Effects of pyraclostrobin and iminoctadine tris (albesilate) on in vitro growth of Bacillus siamensis H30-3. Bacterial suspensions in nutrient broth liquid media with or without different concentrations of the two fungicides were cultured and relative bacterial growths in response to the two fungicides were demonstrated as percentage (%) compared to those in untreated culture. Values presented are means and error bars indicated the standard errors of the means of five independent experimental replications. Each experiment has four replications.
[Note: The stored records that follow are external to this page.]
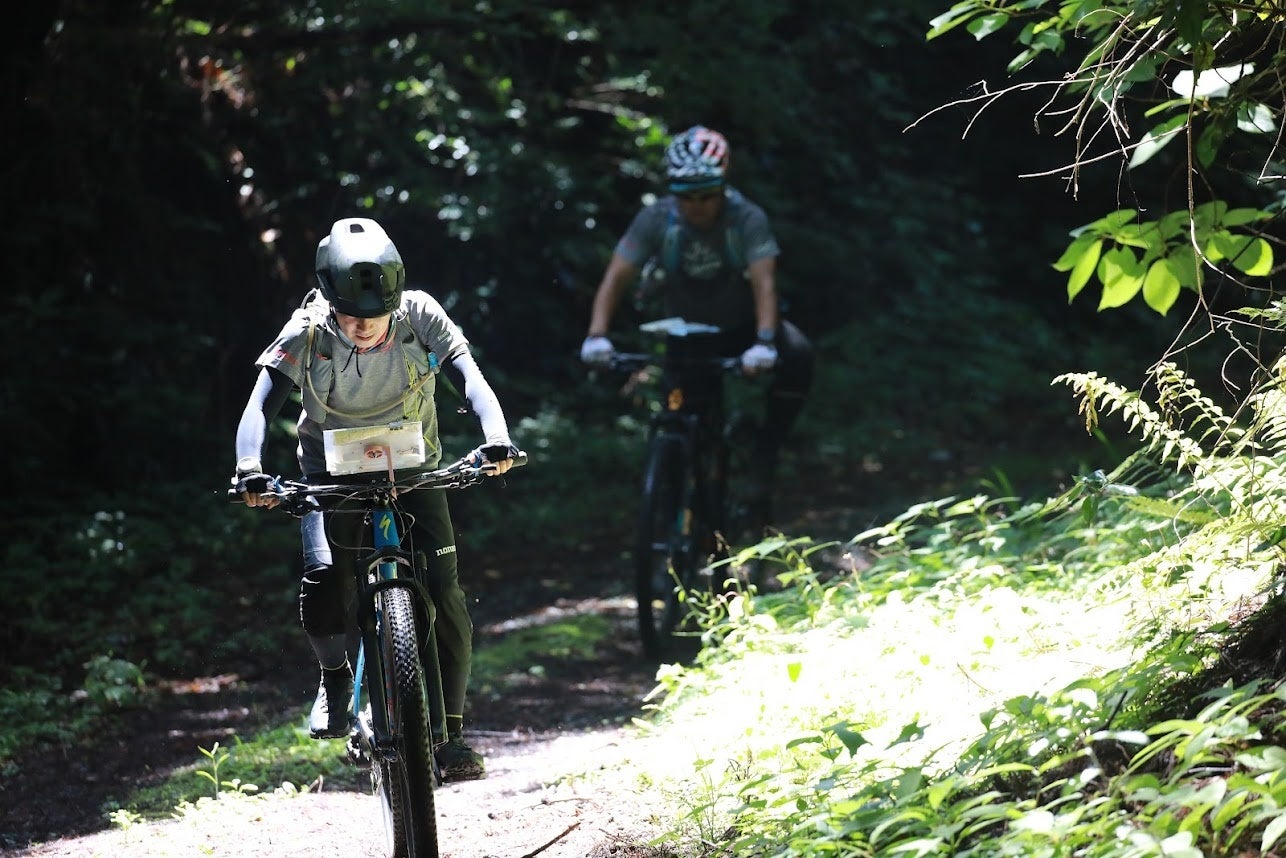 電池不要&スマホ充電可能!無段階調光で暖色ライトを採用したLEDランタン「Bamboo ゆらめきランタン」シリーズ3種 新発売!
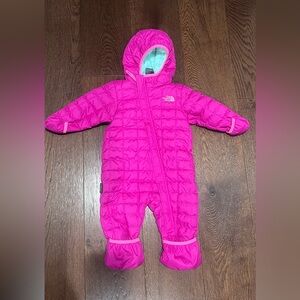 The North Face Infant Pink One-Piece Snowsuit 6-12 mo EUC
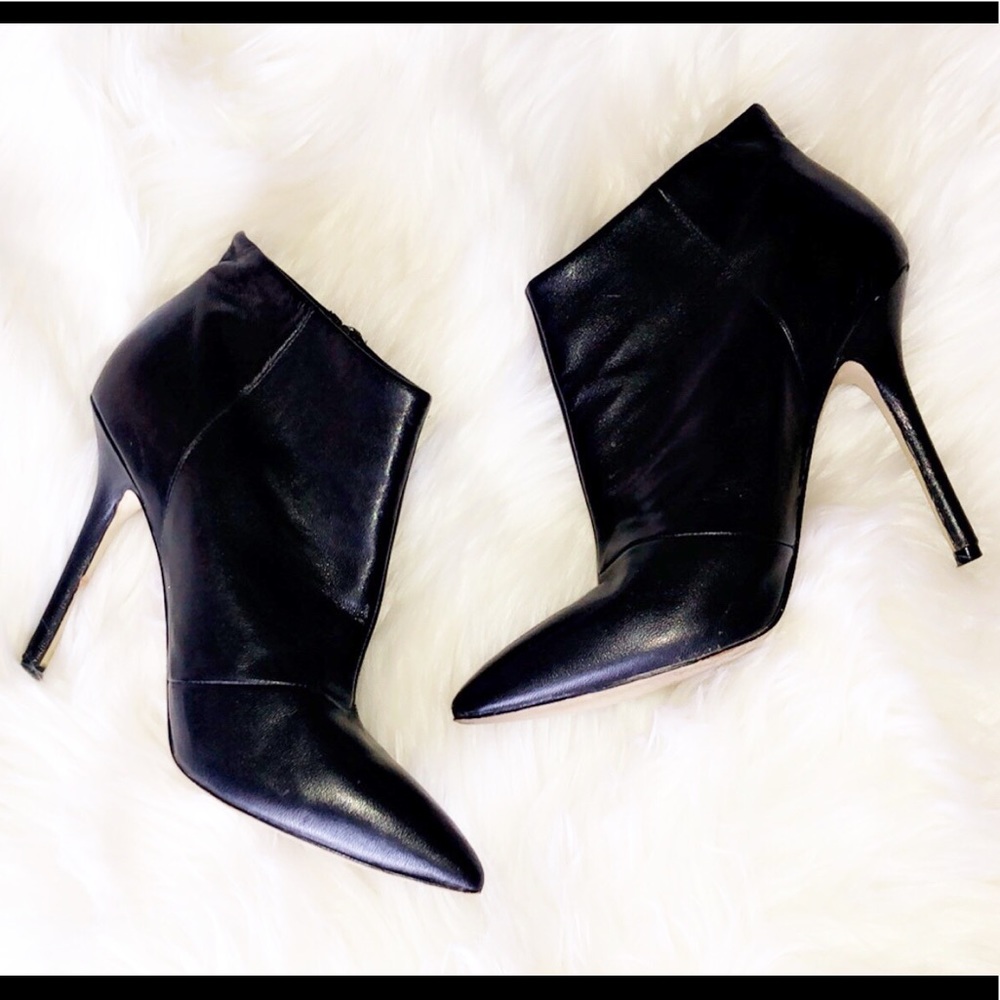 BOUTIQUE 9 Black Leather Heel Booties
Means followed by the same letters are not significantly different at 5% level by least significant difference test.

Fig. 5

Antimicrobial activities of chemical fungicides pyraclostrobin and iminoctadine tris (albesilate) with or without volatiles from Bacillus siamensis H30-3. Mycelial growths of Colletotrichum fructicola, Phytophthora cactorum and Lasiodiplodia theobromae on 1/2-potato dextrose agar (PDA) media supplemented with pyraclostrobin (P) (0.00625 mg/ml) and/or iminoctadine tris (albesilate) (I) (0.00625 μg/ml). The PDA media were covered by tryptic soy agar media inoculated by B. siamensis H30-3. Colony diameters were measured after cultures at 25°C for 5, 10, and 2 days for C. fructicola, P. cactorum and L. theobromae, respectively. Values presented are means and error bars indicated the standard errors of the means of five independent experimental replications. Each experiment has four replications. Means followed by the same letters are not significantly different at 5% level by least significant difference test.